L’andamento complessivo della giornata è stato caratterizzato da una netta assenza di momentum positivo. Con tre strumenti su tre in territorio rosso e nessun titolo invariato, il mercato ha mostrato una direzione univoca. Il tono è stato dunque decisamente cauto, con una flessione che ha coinvolto l’intera area di riferimento. Il fatto che la variazione media sia rimasta stabile al -1% rispetto alla precedente sessione di apertura del 16 maggio suggerisce una persistenza della tendenza ribassista, senza che si sia registrata un’accelerazione o, al contrario, un recupero della fiducia.

Analisi della forza relativa

Nonostante il segno meno sia stato comune a tutti i parametri, emerge una chiara gerarchia in termini di tenuta. L’iShares MSCI Singapore si è distinto come il miglior performer della giornata, chiudendo a -0,45%. Questo risultato, pur essendo negativo, evidenzia una forza relativa superiore rispetto agli altri strumenti, riuscendo a contenere le perdite e a posizionarsi 0,55 punti sopra la media della sessione. Singapore ha quindi dimostrato una resilienza maggiore, limitando l’impatto della flessione generale meglio di quanto accaduto nelle altre piazze.

Le criticità del mercato di Hong Kong

All’estremità inferiore della classifica si posiziona l’iShares MSCI Hong Kong, che ha registrato la performance più debole con un calo dell’1,47%. Questo strumento rappresenta il peggior performer della seduta, distanziandosi negativamente dalla media di 0,47 punti. Il peso della flessione a Hong Kong è stato il più marcato, accentuando il tono pessimistico della sessione e sottolineando una fragilità più pronunciata rispetto alla stabilità relativa mostrata da Singapore.

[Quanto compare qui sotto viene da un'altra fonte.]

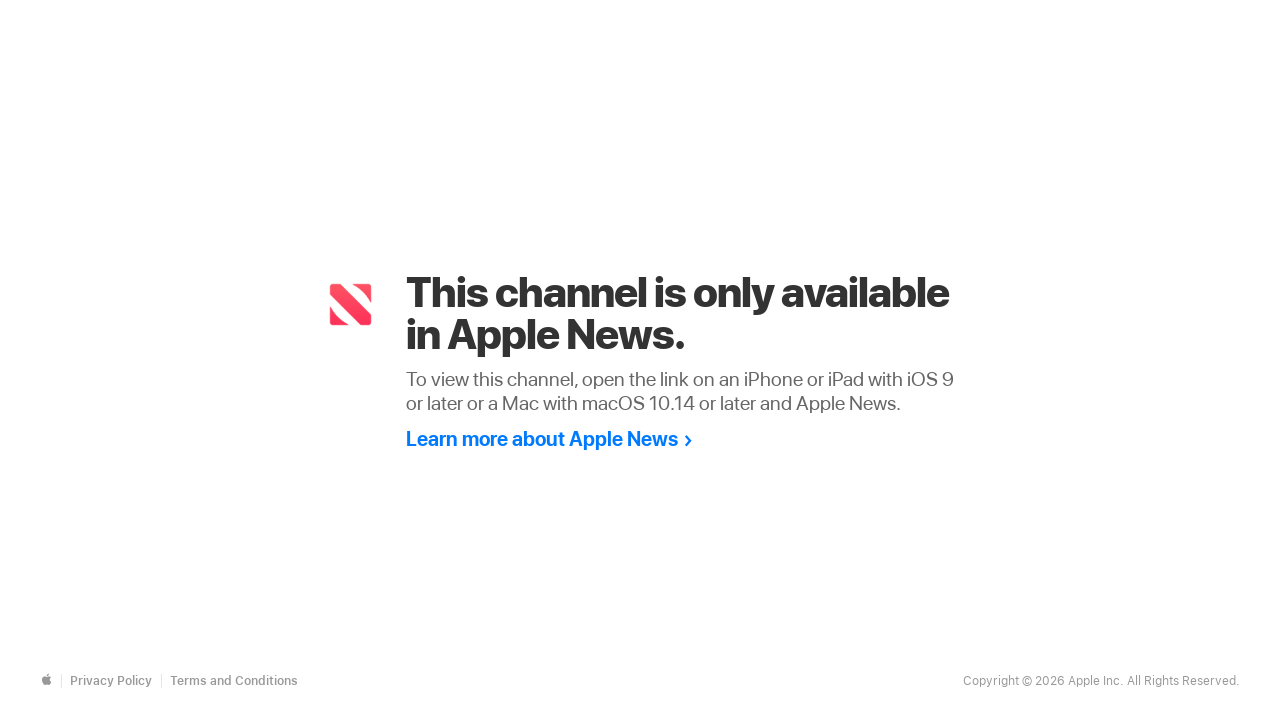

--- FILE ---
content_type: text/html
request_url: https://apple.news/TDTgEIvWORBO0BPFSa5lwIQ
body_size: 2227
content:
<!DOCTYPE html>
<html class="js no-touch svg no-oldie no-ie" xmlns="http://www.w3.org/1999/xhtml" xml:lang="en-US" lang="en-US" prefix="og: http://ogp.me/ns#">
<head>
  <meta charset="UTF-8" />
  <meta http-equiv="X-UA-Compatible" content="IE=edge" />
  <meta name="viewport" content="width=device-width,minimum-scale=1,initial-scale=1" />
<script type="text/javascript">if (window.self === window.top) {
      window.onload = function() {if (!String.prototype.includes) {
              String.prototype.includes = function(search, start) {
                  'use strict';
                  if (typeof start !== 'number') {
                      start = 0;
                  }
                  if (start + search.length > this.length) {
                      return false;
                  } else {
                      return this.indexOf(search, start) !== -1;
                  }
              };
          }var curUserAgent = navigator.userAgent.toLocaleLowerCase();if (!isIOS(curUserAgent) && !isMacOS(curUserAgent)) {
              if (document.getElementById("apple-os-elements") != null
                      && document.getElementById("non-apple-os-elements") != null) {
                  // Show non-Apple-OS contents in the template
                  document.getElementById("apple-os-elements").style.display = "none";
                  document.getElementById("non-apple-os-elements").style.display = "inline";
              }
          }
          if (shouldRedirectToApp(curUserAgent)) {
              window.location = "applenewss:///TDTgEIvWORBO0BPFSa5lwIQ";}function shouldRedirectToApp(curUserAgent) {
              var isIOSDevice = isIOS(curUserAgent);
              var isMacOSDevice = isMacOS(curUserAgent);
              var noRedirectURL = true;return (isIOSDevice && (isIOSRedirectApp(curUserAgent) || (noRedirectURL && isIOSRedirectAppForNoURL(curUserAgent)))) ||
                  (isMacOSDevice && (isMacOSRedirectApp(curUserAgent) || (noRedirectURL && isMacOSRedirectAppForNoURL(curUserAgent))));
          }function shouldRedirectToCanonicalUrl(curUserAgent) {
              var isIOSDevice = isIOS(curUserAgent);
              var isMacOSDevice = isMacOS(curUserAgent);
              return !(isIOSDevice && isIOSNoArticleURLRedirectApp(curUserAgent)) &&
                  !(isMacOSDevice && isMacOSNoArticleURLRedirectApp(curUserAgent));
          }function isIOS(curUserAgent) {
              var iOS9Version = getVersionNumber(9, 0, 0);
              var iOSPattern = /(?:ipad|ipod|iphone).* os (\d+)(?:\.|_)(\d+)((?:\.|_)(\d+))? like mac os x/g;
              var iOSVersion = matchAndGetVersion(curUserAgent, iOSPattern);
              return iOSVersion >= iOS9Version;
          }
          function isMacOS(curUserAgent) {
              var macOS1014Version = getVersionNumber(10, 14, 0);
              var macOSPattern = /mac os x (\d+)(?:\.|_)(\d+)((?:\.|_)(\d+))?/g;
              var macOSVersion = matchAndGetVersion(curUserAgent, macOSPattern);
              return macOSVersion >= macOS1014Version;
          }function matchAndGetVersion(curUserAgent, versionPattern) {var match = versionPattern.exec(curUserAgent);
              if (match != null) {
                  var majorVersion = match[1] != null ? parseInt(match[1]) : 0;
                  var minorVersion = match[2] != null ? parseInt(match[2]) : 0;
                  var pointVersion = match[3] != null ? parseInt(match[3].substring(1)) : 0;
                  return getVersionNumber(majorVersion, minorVersion, pointVersion);
              }
              return 0;
          }function getVersionNumber(majorVersion, minorVersion, pointVersion) {
              return (majorVersion * (1000 * 1000)) + (minorVersion * 1000) + pointVersion;
          }function isSocialMediaBot(curUserAgent) {
              return curUserAgent.includes("twitterbot") || curUserAgent.includes("facebookexternalhit") || curUserAgent.includes("facebot") || curUserAgent.includes("linkedinbot") || false;
          }function isIOSRedirectApp(curUserAgent) {
              return curUserAgent.includes("fbav") || curUserAgent.includes("instagram") || curUserAgent.includes("fban/") || curUserAgent.includes("crios/") || false;
          }
          function isIOSRedirectAppForNoURL(curUserAgent) {
              return false;
          }
          function isMacOSRedirectApp(curUserAgent) {
              return curUserAgent.includes("chrome/") || false;
          }
          function isMacOSRedirectAppForNoURL(curUserAgent) {
              return false;
          }
          function isIOSNoArticleURLRedirectApp(curUserAgent) {
              return curUserAgent.includes("crios/") || false;
          }
          function isMacOSNoArticleURLRedirectApp(curUserAgent) {
              return curUserAgent.includes("chrome/") || false;
          }function redirectToUrl(url) {
              top.location.replace(url);
          }
          function redirectToUrlAfterTimeout(url, timeout) {
              setTimeout(function() { redirectToUrl(url) }, timeout);
          }
      };
  }
</script>

<title>Daily Montanan</title>
<meta name="Author" content=" NEWS" /><meta name="apple-itunes-app" content="app-id=1066498020, app-argument=https://apple.news/TDTgEIvWORBO0BPFSa5lwIQ" /><meta property="og:type" content="article" />
<meta property="og:title" content="Daily Montanan" />
<meta property="og:description" content="Channel" />
<meta property="og:image" content="https://c.apple.news/AgEXVERUZ0VJdldPUkJPMEJQRlNhNWx3SVEAZmVlZE5hdkltYWdlSFE" /><meta name="twitter:card" content="summary_large_image" />
<meta name="twitter:title" content="Daily Montanan" />
<meta name="twitter:description" content="Channel" />
<meta name="twitter:image" content="https://c.apple.news/AgEXVERUZ0VJdldPUkJPMEJQRlNhNWx3SVEAZmVlZE5hdkltYWdlSFE" /><link rel="shortcut icon" href="/images/favicon.ico" />
<link rel="apple-touch-icon" href="/images/apple-touch-icon_v6.png" />
  <link rel="stylesheet" href="https://www.apple.com/wss/fonts?families=SF+Pro,v1|SF+Pro+Icons,v1" type="text/css">
  <link rel="stylesheet" href="/css/index.css" type="text/css" />
</head>
<body>
  <div id="main">
    <div class="content">

<div class="inner-content has-icon">
    
    <img class="app-icon" src="/images/Appicon_v6.png" alt="Apple News"
         srcset="/images/Appicon_v6.png 1x, /images/Appicon_v6@2x.png 2x,
         /images/Appicon_v6@3x.png 3x"/>

    <h1>This channel is only available in <span class="nobr">Apple News.</span></h1>
    <p>To view this channel, open the link on an iPhone or iPad with <span class="nobr">iOS 9</span> or later or a Mac with <span class="nobr">macOS 10.14</span> or later and <span class="nobr">Apple News.</span></p>
    <p><a class="more" href="https://www.apple.com/news/">Learn more about Apple News</a></p>
</div>
    </div>
    <div class="footer">
      <ul class="menu policies">
        <li class="item first">
          <span class="icon icon-before icon-apple"></span>
        </li>
        <li class="item">
          <a href="https://www.apple.com/privacy/">Privacy Policy</a>
        </li>
        <li class="item last">
          <a href="https://www.apple.com/legal/internet-services/terms/site.html">Terms and Conditions</a>
        </li>
      </ul>
      <div class="copyright">
        Copyright &copy; 2026 Apple Inc. All Rights Reserved.
      </div>
    </div>
  </div>
</body>
</html>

Divergenze interne e dispersione

L’analisi delle divergenze interne rivela una dispersione moderata tra i vari strumenti. La distanza tra il miglior risultato (Singapore) e il peggiore (Hong Kong) è stata di 1,02 punti percentuali. In questo contesto, l’iShares MSCI Japan si è posizionato in una zona neutra rispetto alla tendenza generale, chiudendo a -1,08%, ovvero a soli 0,08 punti di scarto dalla variazione media del -1%. Questa distribuzione dei dati mostra che, sebbene Singapore abbia saputo opporre una certa resistenza, la maggior parte della sessione è rimasta ancorata a un calo coerente con la media, rendendo la performance giapponese quasi speculare all’andamento collettivo.

Segnali per la prossima seduta

In vista della prossima sessione, l’attenzione dell’osservatore dovrà concentrarsi sulla capacità dei mercati di rompere l’attuale stasi ribassista. Poiché la variazione media è rimasta identica a quella del 16 maggio, è utile monitorare se questa stabilità del -1% possa trasformarsi in un supporto o se l’inerzia negativa continuerà a prevalere. Sarà fondamentale osservare se la forza relativa mostrata da Singapore possa estendersi ad altri titoli o se, invece, la pressione su Hong Kong possa trascinare ulteriormente verso il basso l’andamento medio. La conferma di un’inversione di tendenza passerà necessariamente attraverso la comparsa di titoli in rialzo, elemento totalmente assente in questa seduta.